**GIVEN TASK**
Rewrite the lines below with "photograph" replaced by "picture" and nothing else changed, leaving out the pictures.

**RECORD EXCERPTS**
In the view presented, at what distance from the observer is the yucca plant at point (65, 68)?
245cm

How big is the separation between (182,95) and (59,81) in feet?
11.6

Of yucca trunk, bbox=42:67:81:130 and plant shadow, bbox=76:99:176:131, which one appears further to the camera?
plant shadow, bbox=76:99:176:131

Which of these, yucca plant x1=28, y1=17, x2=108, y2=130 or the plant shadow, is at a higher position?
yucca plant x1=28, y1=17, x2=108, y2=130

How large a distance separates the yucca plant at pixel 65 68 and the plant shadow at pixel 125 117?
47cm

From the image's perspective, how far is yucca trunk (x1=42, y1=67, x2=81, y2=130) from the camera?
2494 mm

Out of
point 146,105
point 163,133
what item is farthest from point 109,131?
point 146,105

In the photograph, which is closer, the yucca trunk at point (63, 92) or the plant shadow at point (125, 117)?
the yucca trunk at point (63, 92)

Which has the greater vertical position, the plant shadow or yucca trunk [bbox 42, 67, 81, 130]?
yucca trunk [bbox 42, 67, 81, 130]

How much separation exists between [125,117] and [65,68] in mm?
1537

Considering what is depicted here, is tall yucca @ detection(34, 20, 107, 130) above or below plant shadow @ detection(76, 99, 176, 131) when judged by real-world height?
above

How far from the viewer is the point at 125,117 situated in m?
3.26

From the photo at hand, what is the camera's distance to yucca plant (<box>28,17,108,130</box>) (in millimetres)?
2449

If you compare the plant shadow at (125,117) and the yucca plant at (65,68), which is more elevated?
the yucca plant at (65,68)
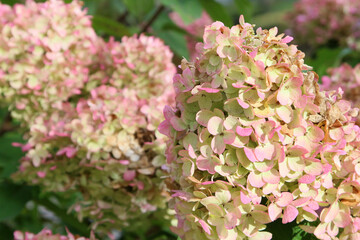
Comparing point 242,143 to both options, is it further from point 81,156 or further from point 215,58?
point 81,156

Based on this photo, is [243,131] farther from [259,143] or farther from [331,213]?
[331,213]

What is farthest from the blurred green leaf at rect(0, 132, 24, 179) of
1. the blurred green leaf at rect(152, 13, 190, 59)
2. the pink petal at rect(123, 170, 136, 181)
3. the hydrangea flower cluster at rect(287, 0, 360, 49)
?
the hydrangea flower cluster at rect(287, 0, 360, 49)

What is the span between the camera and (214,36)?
580mm

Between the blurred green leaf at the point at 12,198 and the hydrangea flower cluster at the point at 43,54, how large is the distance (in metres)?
0.19

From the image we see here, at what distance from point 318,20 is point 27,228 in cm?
148

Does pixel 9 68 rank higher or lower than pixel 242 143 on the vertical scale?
lower

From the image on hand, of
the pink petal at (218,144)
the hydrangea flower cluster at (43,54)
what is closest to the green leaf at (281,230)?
the pink petal at (218,144)

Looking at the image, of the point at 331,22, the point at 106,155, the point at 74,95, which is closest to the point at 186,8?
the point at 74,95

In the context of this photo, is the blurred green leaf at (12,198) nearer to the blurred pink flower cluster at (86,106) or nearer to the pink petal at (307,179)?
the blurred pink flower cluster at (86,106)

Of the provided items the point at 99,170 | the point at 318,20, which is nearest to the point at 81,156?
the point at 99,170

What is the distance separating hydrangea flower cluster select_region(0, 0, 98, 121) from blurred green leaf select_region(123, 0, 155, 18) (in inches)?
17.6

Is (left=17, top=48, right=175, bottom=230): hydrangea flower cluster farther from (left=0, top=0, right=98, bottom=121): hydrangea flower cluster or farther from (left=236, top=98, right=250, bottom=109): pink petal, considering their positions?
(left=236, top=98, right=250, bottom=109): pink petal

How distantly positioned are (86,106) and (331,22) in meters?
1.44

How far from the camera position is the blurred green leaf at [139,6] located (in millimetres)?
1507
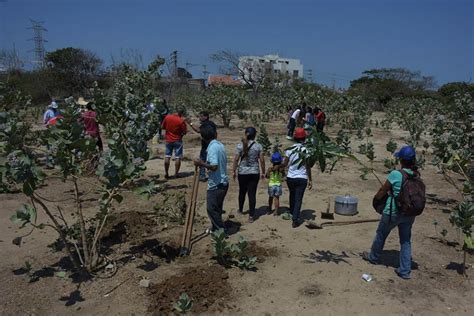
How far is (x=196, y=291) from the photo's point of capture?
13.8 feet

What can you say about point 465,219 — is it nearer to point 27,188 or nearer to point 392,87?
point 27,188

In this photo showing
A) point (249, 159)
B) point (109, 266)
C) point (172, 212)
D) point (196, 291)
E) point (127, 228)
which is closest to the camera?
point (196, 291)

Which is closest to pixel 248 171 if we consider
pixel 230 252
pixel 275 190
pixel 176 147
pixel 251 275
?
pixel 275 190

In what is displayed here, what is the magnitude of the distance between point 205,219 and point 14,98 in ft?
10.3

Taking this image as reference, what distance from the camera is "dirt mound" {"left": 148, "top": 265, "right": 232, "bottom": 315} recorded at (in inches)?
158

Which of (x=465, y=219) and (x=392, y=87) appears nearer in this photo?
(x=465, y=219)

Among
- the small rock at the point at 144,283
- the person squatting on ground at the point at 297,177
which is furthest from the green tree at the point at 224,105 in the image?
the small rock at the point at 144,283

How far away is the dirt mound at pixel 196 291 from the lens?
4005mm

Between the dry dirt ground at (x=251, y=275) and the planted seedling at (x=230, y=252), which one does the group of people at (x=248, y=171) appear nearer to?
the dry dirt ground at (x=251, y=275)

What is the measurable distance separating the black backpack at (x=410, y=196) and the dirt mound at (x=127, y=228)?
3.29 metres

**EXERCISE SOLUTION**
In the view presented, at what distance from the observer is the yucca plant at point (65, 68)?
245cm

How big is the separation between (182,95) and (59,81) in feet?
11.6

Of yucca trunk, bbox=42:67:81:130 and plant shadow, bbox=76:99:176:131, which one appears further to the camera?
plant shadow, bbox=76:99:176:131

Which of these, yucca plant x1=28, y1=17, x2=108, y2=130 or the plant shadow, is at a higher position?
yucca plant x1=28, y1=17, x2=108, y2=130

How large a distance separates the yucca plant at pixel 65 68 and the plant shadow at pixel 125 117?
47cm

From the image's perspective, how far is yucca trunk (x1=42, y1=67, x2=81, y2=130) from the camera?
2494 mm

Out of
point 146,105
point 163,133
what item is farthest from point 109,131?
point 146,105

In the picture, which is closer, the yucca trunk at point (63, 92) or the plant shadow at point (125, 117)?
the yucca trunk at point (63, 92)

Which has the greater vertical position, the plant shadow or yucca trunk [bbox 42, 67, 81, 130]?
yucca trunk [bbox 42, 67, 81, 130]

How much separation exists between [125,117] and [65,68] in mm?
1537

Considering what is depicted here, is tall yucca @ detection(34, 20, 107, 130) above or below plant shadow @ detection(76, 99, 176, 131) when judged by real-world height?
above

How far from the viewer is the point at 125,117 situated in m?
3.26

From the photo at hand, what is the camera's distance to yucca plant (<box>28,17,108,130</box>) (in millimetres)?
2449

If you compare the plant shadow at (125,117) and the yucca plant at (65,68), which is more elevated?
the yucca plant at (65,68)
Comparing point 242,143 to both options, is it further from point 81,156 or further from point 215,58?
point 81,156

Based on this photo, is [243,131] farther from [259,143] or farther from [331,213]?
[331,213]

What is farthest from the blurred green leaf at rect(0, 132, 24, 179) of
1. the blurred green leaf at rect(152, 13, 190, 59)
2. the pink petal at rect(123, 170, 136, 181)
3. the hydrangea flower cluster at rect(287, 0, 360, 49)
?
the hydrangea flower cluster at rect(287, 0, 360, 49)

What is the span between the camera and (214,36)?
580mm

Between the blurred green leaf at the point at 12,198 and the hydrangea flower cluster at the point at 43,54, how large is the distance (in metres)?
0.19

From the image we see here, at what distance from point 318,20 is point 27,228 in cm?
148

Does pixel 9 68 rank higher or lower than pixel 242 143 on the vertical scale?
lower

From the image on hand, of
the pink petal at (218,144)
the hydrangea flower cluster at (43,54)
what is closest to the green leaf at (281,230)?
the pink petal at (218,144)

Looking at the image, of the point at 331,22, the point at 106,155, the point at 74,95, which is closest to the point at 186,8?
the point at 74,95

In the context of this photo, is the blurred green leaf at (12,198) nearer to the blurred pink flower cluster at (86,106) or nearer to the pink petal at (307,179)?
the blurred pink flower cluster at (86,106)

Of the provided items the point at 99,170 | the point at 318,20, which is nearest to the point at 81,156?
the point at 99,170

What is the distance separating hydrangea flower cluster select_region(0, 0, 98, 121) from blurred green leaf select_region(123, 0, 155, 18) (in inches)?
17.6

Is (left=17, top=48, right=175, bottom=230): hydrangea flower cluster farther from (left=0, top=0, right=98, bottom=121): hydrangea flower cluster or farther from (left=236, top=98, right=250, bottom=109): pink petal, considering their positions?
(left=236, top=98, right=250, bottom=109): pink petal

How distantly positioned are (86,106) and (331,22) in meters?
1.44

How far from the camera position is the blurred green leaf at [139,6] located (in millimetres)?
1507
How far is (x=196, y=291) from the photo's point of capture?
13.8 feet

What can you say about point 465,219 — is it nearer to point 27,188 or nearer to point 392,87?
point 27,188

In this photo showing
A) point (249, 159)
B) point (109, 266)
C) point (172, 212)
D) point (196, 291)
E) point (127, 228)
which is closest to the camera?
point (196, 291)

Which is closest to pixel 248 171 if we consider
pixel 230 252
pixel 275 190
pixel 176 147
pixel 251 275
?
pixel 275 190

In what is displayed here, what is the magnitude of the distance between point 205,219 and point 14,98 in ft?
10.3

Taking this image as reference, what distance from the camera is "dirt mound" {"left": 148, "top": 265, "right": 232, "bottom": 315} recorded at (in inches)?
158

Which of (x=465, y=219) and (x=392, y=87) appears nearer in this photo?
(x=465, y=219)

Among
- the small rock at the point at 144,283
- the person squatting on ground at the point at 297,177
which is furthest from the green tree at the point at 224,105 in the image?
the small rock at the point at 144,283

How far away is the dirt mound at pixel 196 291 from the lens?
4005mm

Between the dry dirt ground at (x=251, y=275) and the planted seedling at (x=230, y=252), which one does the group of people at (x=248, y=171) appear nearer to?
the dry dirt ground at (x=251, y=275)

What is the measurable distance separating the black backpack at (x=410, y=196) and the dirt mound at (x=127, y=228)?
3.29 metres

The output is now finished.